Not the devil's playgound
John Redrup, Banished Camelots: Recollections of a Catholic Childhood: A Celebration and a Requiem; ; Bookpress, Sydney, 1997; 302pp. (RRP $24 plus $4 postage from the author 16/4 Henrietta St., Double Bay, NSW 2028)
Reviewed by Michael Cooney
With a ripely emerald green cover, and slightly over-ripe sub-title and sub-sub-title, I expected Banished Camelots to wallow in nostalgia - to lament the passing of a pre-conciliar Church in Australia, innocent that that Church contained in its most fondly remembered characteristics the seeds of its destruction. It does not.
The last part of the book, describing the "lost Camelot" of the Marist Juniorate (a high school for boys following a vocation to the Marist Brothers) at Bowral certainly fills even a young reader with the homesickness which is the root of nostalgia. But in describing the monastic life of the Juniorate, and especially its liturgy and music, John Redrup is describing a kind of Catholic liturgy, and more broadly a kind of Catholic culture, which never spread in Australia. A reader, far from fuming at the perfidy of the post-conciliar reform which swept away the Juniorate and its culture, might lament the failure of the pre-conciliar Church to have more durably founded it. Like trees drawing water from the soil in sheep country, such "high" liturgy and culture would have drawn resources from the faithful; but like trees holding that same soil down in drought, such liturgy and culture might better have stemmed the erosion of Catholicism in Australia.
John Redrup's book did not only defy my expectations by describing in large part the life and culture of so atypical a religious community. Its first chapter makes a most unexpected gambit, describing the life of the author's first known ancestor, Robert Rudroppe. Robert, a rural Elizabethan scholarship boy, having completed his Bachelor of Arts failed to complete preparation for ordination at Christ College Oxford, but late in life became a country vicar. The chapter goes on to detail the ten succeeding generations of Redrups leading down to the time of the birth of John's father Jack.
Redrup has a neat sense of the ironies revealed in his life and in the lives of his ancestors. Some of the drollest of these are revealed by a re-reading of this first chapter. Banished Camelots is at its most satisfying when it expresses this ironic sense. The passage describing the visit of a priest to a migrant camp in Western Australia notes that the priest, "[t]hough he was Irish ... turned out, too, to be wise". The dry delivery just outweighs the familiar stereotype.

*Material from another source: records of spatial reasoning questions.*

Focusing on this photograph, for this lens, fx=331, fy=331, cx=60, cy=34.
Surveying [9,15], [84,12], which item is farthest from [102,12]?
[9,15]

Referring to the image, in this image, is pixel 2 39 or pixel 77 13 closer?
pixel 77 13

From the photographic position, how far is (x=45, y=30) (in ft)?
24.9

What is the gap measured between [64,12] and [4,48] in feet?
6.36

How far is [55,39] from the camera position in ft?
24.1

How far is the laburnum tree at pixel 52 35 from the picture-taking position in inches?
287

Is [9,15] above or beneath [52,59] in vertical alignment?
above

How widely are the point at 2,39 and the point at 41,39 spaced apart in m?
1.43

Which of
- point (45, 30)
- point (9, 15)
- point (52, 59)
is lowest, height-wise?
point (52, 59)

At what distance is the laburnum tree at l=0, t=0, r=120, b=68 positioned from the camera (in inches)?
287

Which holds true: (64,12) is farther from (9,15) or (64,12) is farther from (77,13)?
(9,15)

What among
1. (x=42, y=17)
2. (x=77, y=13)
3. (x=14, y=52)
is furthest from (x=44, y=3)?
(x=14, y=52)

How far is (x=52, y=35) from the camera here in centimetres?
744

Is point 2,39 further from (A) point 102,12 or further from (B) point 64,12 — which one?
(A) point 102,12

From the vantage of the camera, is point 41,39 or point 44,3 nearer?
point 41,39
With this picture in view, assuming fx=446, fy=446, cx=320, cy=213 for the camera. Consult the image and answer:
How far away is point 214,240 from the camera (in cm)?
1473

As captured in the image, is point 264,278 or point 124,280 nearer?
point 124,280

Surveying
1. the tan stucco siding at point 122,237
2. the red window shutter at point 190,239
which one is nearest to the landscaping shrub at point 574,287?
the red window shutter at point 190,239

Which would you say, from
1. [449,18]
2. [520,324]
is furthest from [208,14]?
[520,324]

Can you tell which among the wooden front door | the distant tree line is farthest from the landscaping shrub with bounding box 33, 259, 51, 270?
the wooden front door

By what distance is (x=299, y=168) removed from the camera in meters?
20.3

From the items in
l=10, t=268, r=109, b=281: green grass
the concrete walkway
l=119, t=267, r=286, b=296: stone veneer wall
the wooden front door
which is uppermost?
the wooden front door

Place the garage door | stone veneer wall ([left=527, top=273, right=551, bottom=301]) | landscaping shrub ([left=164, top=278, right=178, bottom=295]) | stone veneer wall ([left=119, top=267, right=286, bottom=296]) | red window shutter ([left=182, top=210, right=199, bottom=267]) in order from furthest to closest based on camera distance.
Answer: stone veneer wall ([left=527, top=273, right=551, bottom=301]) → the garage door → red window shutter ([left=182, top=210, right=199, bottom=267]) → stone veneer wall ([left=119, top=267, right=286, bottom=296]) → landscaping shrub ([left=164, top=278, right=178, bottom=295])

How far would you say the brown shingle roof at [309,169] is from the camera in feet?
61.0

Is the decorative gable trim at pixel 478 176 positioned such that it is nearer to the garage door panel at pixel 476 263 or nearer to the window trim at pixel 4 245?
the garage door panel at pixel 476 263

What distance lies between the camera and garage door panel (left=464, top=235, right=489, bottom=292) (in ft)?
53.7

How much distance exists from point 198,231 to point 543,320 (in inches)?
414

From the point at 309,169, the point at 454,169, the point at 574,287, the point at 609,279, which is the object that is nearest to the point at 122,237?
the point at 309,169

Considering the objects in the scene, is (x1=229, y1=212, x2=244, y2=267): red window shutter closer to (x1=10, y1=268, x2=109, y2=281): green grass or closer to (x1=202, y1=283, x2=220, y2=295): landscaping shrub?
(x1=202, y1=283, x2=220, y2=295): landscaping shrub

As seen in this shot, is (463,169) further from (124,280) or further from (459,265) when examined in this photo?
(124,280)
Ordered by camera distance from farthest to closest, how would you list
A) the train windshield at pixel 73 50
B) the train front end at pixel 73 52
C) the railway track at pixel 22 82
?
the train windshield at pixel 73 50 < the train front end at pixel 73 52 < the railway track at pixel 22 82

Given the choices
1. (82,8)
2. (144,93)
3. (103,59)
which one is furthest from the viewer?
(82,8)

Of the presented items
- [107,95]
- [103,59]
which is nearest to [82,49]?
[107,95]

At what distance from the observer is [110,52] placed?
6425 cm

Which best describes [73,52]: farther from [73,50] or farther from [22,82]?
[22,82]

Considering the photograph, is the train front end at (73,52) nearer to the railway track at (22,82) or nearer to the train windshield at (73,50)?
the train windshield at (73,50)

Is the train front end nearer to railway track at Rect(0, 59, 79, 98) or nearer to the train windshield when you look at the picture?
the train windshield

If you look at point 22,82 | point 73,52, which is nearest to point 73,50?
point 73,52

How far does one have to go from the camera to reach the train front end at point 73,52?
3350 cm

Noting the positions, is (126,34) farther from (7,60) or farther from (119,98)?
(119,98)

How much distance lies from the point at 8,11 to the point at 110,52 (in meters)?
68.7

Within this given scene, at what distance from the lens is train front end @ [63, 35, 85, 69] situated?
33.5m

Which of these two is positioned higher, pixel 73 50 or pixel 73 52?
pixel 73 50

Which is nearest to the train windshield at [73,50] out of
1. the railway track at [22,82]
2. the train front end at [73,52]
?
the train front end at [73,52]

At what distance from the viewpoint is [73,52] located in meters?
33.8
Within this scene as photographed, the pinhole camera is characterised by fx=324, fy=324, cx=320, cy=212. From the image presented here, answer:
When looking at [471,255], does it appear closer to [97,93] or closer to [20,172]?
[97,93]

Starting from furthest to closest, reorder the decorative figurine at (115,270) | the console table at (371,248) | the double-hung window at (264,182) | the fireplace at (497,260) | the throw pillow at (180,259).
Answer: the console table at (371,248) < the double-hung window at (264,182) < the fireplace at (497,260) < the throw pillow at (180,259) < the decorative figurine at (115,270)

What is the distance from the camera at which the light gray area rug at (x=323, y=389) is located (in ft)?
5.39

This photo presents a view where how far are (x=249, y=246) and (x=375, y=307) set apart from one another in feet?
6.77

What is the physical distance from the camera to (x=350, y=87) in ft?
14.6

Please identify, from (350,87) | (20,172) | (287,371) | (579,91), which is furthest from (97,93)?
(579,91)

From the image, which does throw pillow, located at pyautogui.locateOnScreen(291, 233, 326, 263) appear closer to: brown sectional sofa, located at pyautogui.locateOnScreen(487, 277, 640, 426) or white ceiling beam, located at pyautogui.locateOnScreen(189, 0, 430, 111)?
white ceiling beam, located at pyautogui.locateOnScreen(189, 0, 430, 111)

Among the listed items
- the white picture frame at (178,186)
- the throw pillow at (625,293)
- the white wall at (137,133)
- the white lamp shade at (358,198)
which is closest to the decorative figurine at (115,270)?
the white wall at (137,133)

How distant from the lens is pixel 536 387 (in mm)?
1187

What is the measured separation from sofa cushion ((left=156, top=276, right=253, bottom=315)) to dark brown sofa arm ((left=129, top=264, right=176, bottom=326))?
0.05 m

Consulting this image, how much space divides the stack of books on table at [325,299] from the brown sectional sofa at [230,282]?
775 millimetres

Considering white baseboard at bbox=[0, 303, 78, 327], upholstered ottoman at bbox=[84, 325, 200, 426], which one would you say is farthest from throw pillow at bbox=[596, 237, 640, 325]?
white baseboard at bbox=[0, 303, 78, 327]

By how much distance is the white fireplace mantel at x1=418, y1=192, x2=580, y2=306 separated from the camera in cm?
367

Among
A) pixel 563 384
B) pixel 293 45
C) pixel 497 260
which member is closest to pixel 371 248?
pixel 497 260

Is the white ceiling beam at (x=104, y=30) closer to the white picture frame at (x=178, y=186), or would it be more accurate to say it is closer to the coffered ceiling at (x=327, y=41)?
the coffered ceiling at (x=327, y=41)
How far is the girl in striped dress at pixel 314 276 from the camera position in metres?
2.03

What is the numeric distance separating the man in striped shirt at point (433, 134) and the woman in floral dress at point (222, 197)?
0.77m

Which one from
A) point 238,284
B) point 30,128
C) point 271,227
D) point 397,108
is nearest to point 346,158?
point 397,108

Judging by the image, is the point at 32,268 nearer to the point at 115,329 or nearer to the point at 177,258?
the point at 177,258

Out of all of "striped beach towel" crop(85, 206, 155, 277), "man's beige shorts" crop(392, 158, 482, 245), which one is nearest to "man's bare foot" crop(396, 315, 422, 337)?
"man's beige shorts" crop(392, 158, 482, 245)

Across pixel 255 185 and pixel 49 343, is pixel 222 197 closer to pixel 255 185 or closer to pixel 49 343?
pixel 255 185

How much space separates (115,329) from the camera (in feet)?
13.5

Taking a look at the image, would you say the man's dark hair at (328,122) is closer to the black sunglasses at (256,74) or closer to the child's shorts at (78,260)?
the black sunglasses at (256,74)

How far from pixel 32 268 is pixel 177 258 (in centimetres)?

The story of John Redrup's family - for this book is, much more than a memoriam to a particular social milieu, the history of a particular family - moves from Scottish slums to the naval towns of the English south coast, by ship to Western Australia, and on to the Mornington Peninsula, Melbourne, and a Sydney in the shade of the steadily enlarging Sydney Harbour Bridge. The portraits of John's parents Jack and Terry (Theresa) Redrup are carefully drawn. Both are illustrated principally with details of which the child Jack would have been aware. There is only a small degree of retrospective comment; and that rarely directed toward the most traumatic details of what, while a fixed and permanent union, was clearly not an untroubled one. A reader thirsting for confirmation of his deductions may be disappointed by this coyness. I think that it preserves the dignity of the couple's life together while not vitiating the exercise of publicly recording that life.
Banished Camelots is not a mawkish or a sentimental book; in parts it is very funny. And it is not only a religious book - the main subject is the Redrup family; the events of their lives, and the content of their personalities, which become familiar and dear to the reader. Their joys and sorrows, particularly those of Jack and Terry, each born a hundred years ago, could not be more contemporary. Employment and income for the parents; health and education for the children; the threat of war and depression in this world and the hope for a life with Christ in the next. As a family history, Banished Camelots suggests that while the past may be a foreign country, it is not peopled by aliens. And as a recollection of what was clearly best of an age in the Church now often credited with more rigour than is strictly accurate, Banished Camelots does more than remind us of what was good and is gone. It shows us what the Church in Australia can be, now - not again, but for the first time.